Les numéros 2, 4 et 6 de la Rue de la Jonquille étaient des immeubles en enfilade avec des toits à plusieurs pans. Leurs extérieurs étaient peints en bleu grisâtre, et trois cheminées se dressaient.
L'endroit n'avait manifestement pas de pelouses, jardins, ou vérandas. Les entrées donnaient directement sur la rue.
La Société d'Amélioration du Logement de la Ville de Tingen, représentée par Scarter, sortit un trousseau de clés et, tout en ouvrant la porte, présenta, "Nos maisons en enfilade n'ont pas de vestibules, vous entrez donc directement dans le salon. Il y a une fenêtre en saillie donnant sur la Rue de la Jonquille, l'éclairage est donc assez bon …"
Klein, Benson et Melissa furent accueillis par un canapé en tissu baignant dans les rayons dorés du soleil, et un espace plus vaste que leur précédent appartement de deux chambres.
"Ce salon peut être utilisé comme une salle de réception. À sa droite se trouve la salle à manger et à gauche une cheminée qui vous réchauffera en hiver." Scarter pointa les alentours avec grande familiarité.
Klein regarda autour de lui et confirma que c'était un concept ouvert, rudimentaire. La salle à manger et le salon n'étaient séparés par aucune cloison, mais ils étaient aussi loin de la fenêtre en saillie, rendant ces endroits plutôt sombres.
Il y avait une table en bois rouge rectangulaire entourée de six chaises en bois dur avec des coussins moelleux. La cheminée sur le mur gauche ressemblait exactement à celles dans les films et séries étrangers que Klein avait l'habitude de regarder.
"Derrière la salle à manger se trouve la cuisine, mais nous ne fournissons aucun appareil. En face du salon se trouve une petite chambre d'amis et une salle de bain …" Scarter se promena et décrivit le reste de la disposition de la maison.
La salle de bain était séparée en deux parties. L'aire extérieure était là où l'on se lavait le visage et se brossait les dents, tandis que l'aire intérieure était les toilettes. Une porte accordéon les séparait. La chambre d'amis était décrite comme petite, mais elle était aussi grande que la pièce dans laquelle Melissa séjournait actuellement. Elle fut stupéfaite à la vue.
Après avoir examiné le premier étage, Scarter emmena les trois frères et sœurs vers l'escalier à côté de la salle de bain.
"En bas se trouve la cave souterraine. Il fait assez étouffant en bas, alors vous devez vous rappeler de laisser entrer de l'air frais avant d'y entrer."
Benson acquiesça nonchalamment et suivit Scarter au deuxième étage.

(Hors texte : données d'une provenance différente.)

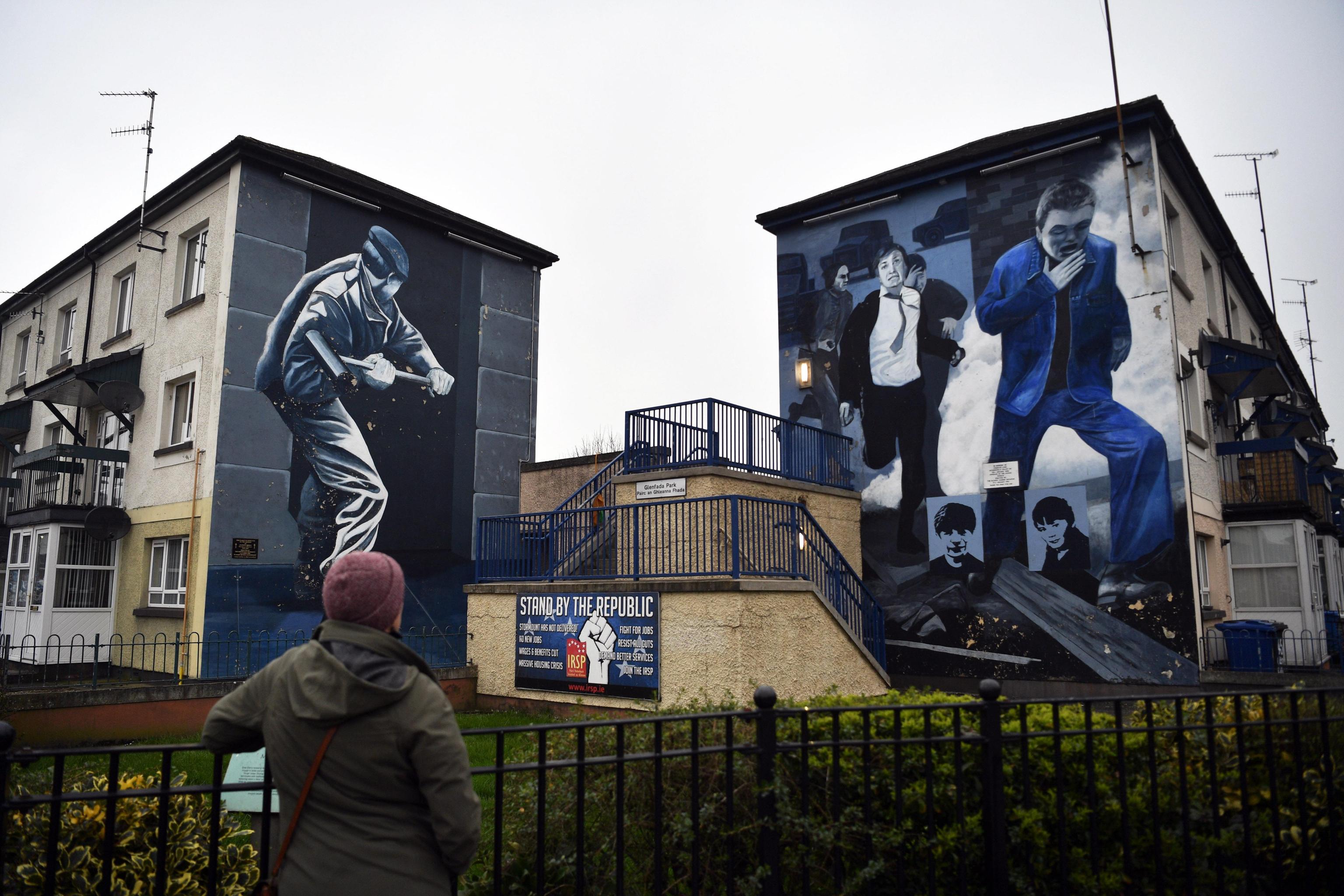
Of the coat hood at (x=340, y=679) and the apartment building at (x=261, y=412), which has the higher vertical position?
the apartment building at (x=261, y=412)

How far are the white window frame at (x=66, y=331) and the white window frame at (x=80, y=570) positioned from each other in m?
6.17

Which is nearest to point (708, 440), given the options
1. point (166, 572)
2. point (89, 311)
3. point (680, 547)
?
point (680, 547)

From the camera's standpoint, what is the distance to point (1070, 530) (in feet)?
50.2

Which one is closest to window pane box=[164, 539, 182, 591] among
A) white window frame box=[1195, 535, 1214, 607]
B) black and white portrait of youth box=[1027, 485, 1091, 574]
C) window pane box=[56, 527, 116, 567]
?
window pane box=[56, 527, 116, 567]

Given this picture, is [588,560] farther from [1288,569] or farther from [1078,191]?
[1288,569]

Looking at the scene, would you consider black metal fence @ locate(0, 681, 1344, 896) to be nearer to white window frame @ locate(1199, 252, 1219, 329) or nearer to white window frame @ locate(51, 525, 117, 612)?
white window frame @ locate(51, 525, 117, 612)

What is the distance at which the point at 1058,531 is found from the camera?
1541 cm

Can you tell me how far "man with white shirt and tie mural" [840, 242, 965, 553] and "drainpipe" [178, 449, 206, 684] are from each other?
40.3 ft

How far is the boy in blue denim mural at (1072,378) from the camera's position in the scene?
1475 cm

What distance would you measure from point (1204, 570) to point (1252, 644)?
180 cm

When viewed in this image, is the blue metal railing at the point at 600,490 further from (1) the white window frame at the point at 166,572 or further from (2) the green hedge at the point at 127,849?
(2) the green hedge at the point at 127,849

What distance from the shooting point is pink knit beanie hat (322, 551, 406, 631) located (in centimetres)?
276

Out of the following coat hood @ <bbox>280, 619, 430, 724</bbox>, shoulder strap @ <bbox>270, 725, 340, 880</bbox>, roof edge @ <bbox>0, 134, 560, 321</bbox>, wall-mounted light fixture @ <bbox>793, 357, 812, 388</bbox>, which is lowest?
shoulder strap @ <bbox>270, 725, 340, 880</bbox>

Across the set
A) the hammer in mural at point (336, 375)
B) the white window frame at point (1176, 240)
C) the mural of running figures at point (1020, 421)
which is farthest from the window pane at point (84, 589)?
the white window frame at point (1176, 240)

"À ma gauche, il y a une salle de bain. Du même côté, il y a deux chambres supplémentaires. C'est la même disposition à ma droite, mais la salle de bain de ce côté est à côté du balcon."
En parlant, Scarter ouvrit la porte de la salle de bain et se tint de côté pour ne pas gêner Klein, Benson et Melissa de regarder à l'intérieur.
La salle de bain disposait d'une baignoire supplémentaire. Comme l'autre salle de bain, il y avait une porte accordéon à côté des toilettes. Bien qu'elle soit un peu poussiéreuse, elle n'était pas sale, malodorante ou étroite.
Melissa regarda dans le vide jusqu'à ce que Scarter se dirige vers la chambre à côté. Ce n'est qu'alors qu'elle arrêta de regarder et suivit lentement le reste.
Elle fit encore quelques pas avant de se retourner.
Klein, qui était expérimenté dans la vie, était également ravi et excité. Bien que leur propriétaire supervisait souvent leur nettoyage de la salle de bain, elle n'était toujours pas assez propre. C'était souvent nauséabond, sans parler du fait qu'ils rencontraient facilement une file d'attente quand ils avaient besoin de se soulager.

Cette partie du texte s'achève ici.